I opened a support ticket because PSU is not using the defined proxy when attempting to connect to https://login.microsoftonline.com during the SAML2 authentication process. Since the traffic isn’t going through our proxy it is being blocked by our firewall and auth is failing.
The response I got after going in a few circles was “I will open an internal item with our development team so they can review this behavior and determine whether we can improve or document it in a future version. At this time I cannot promise any specific outcome or ETA.”
Saying I am not happy with that result would be an understatement. Having SAML2 working is a new requirement internally and bypassing the proxy is not an option.

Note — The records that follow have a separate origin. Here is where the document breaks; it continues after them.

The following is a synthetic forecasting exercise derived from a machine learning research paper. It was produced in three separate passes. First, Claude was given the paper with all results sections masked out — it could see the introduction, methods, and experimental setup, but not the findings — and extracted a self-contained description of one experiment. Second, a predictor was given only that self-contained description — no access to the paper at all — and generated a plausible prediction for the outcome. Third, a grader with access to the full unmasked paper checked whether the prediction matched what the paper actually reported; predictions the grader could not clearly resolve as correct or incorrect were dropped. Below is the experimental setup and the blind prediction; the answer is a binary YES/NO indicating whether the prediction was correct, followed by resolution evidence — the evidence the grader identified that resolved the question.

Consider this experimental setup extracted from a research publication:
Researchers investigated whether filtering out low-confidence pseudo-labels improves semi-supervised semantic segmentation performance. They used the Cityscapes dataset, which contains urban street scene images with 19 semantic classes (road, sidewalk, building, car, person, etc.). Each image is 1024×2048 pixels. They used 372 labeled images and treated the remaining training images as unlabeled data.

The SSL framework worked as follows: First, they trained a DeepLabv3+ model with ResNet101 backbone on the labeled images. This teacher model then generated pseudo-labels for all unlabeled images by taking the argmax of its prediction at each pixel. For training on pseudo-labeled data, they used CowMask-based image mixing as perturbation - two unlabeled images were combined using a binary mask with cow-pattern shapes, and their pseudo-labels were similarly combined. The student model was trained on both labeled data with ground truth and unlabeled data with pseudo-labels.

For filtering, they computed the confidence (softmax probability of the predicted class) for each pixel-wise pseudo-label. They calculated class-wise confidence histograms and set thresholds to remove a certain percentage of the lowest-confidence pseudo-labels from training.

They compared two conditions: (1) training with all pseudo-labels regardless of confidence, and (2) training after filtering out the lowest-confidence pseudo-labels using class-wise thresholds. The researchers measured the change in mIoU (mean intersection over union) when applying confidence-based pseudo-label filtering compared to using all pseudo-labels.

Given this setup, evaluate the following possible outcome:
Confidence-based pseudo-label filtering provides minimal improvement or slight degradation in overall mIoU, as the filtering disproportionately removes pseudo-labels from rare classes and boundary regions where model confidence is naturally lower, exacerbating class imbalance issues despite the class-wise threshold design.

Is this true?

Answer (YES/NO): NO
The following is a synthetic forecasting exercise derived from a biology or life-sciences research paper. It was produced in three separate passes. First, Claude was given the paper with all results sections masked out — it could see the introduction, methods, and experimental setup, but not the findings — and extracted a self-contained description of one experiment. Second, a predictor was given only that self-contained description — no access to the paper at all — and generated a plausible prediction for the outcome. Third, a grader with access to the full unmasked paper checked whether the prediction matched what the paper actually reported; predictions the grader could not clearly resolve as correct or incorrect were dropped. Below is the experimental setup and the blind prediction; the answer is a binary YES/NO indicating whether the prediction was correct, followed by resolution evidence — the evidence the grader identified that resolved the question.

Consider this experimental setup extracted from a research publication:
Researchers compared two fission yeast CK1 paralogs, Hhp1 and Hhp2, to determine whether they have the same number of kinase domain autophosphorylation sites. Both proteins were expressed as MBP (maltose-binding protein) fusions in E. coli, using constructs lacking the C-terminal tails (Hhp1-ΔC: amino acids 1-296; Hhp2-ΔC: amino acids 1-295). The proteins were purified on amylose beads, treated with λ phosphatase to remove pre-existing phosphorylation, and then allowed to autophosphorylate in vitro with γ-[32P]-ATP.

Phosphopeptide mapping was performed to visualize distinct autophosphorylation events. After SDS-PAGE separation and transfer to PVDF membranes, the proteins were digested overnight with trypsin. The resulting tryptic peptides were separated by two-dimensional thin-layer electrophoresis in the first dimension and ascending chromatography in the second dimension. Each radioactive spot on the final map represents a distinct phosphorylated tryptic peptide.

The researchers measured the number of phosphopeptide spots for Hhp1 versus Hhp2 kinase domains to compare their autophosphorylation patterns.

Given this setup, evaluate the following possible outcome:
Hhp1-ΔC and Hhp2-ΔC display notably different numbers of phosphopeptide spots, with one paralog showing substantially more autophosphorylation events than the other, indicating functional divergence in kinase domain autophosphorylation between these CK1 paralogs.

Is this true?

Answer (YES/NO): YES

Thanks for the reply we do have the proxy set in the PSU admin menu and we also have those environment variables set. We have found that those things fix most of the proxy related issues as well but not in this case unfortunately.
Well, I got it working completely by accident. I was rechecking everything and I saw that the no_proxy env had our local domain but not localhost and 127.0.0.1 so I added them and restarted the service. I was then able to login using SAML2. That didn’t make sense to me so I removed them and restarted the service again and it failed again. Again putting it back fixed it.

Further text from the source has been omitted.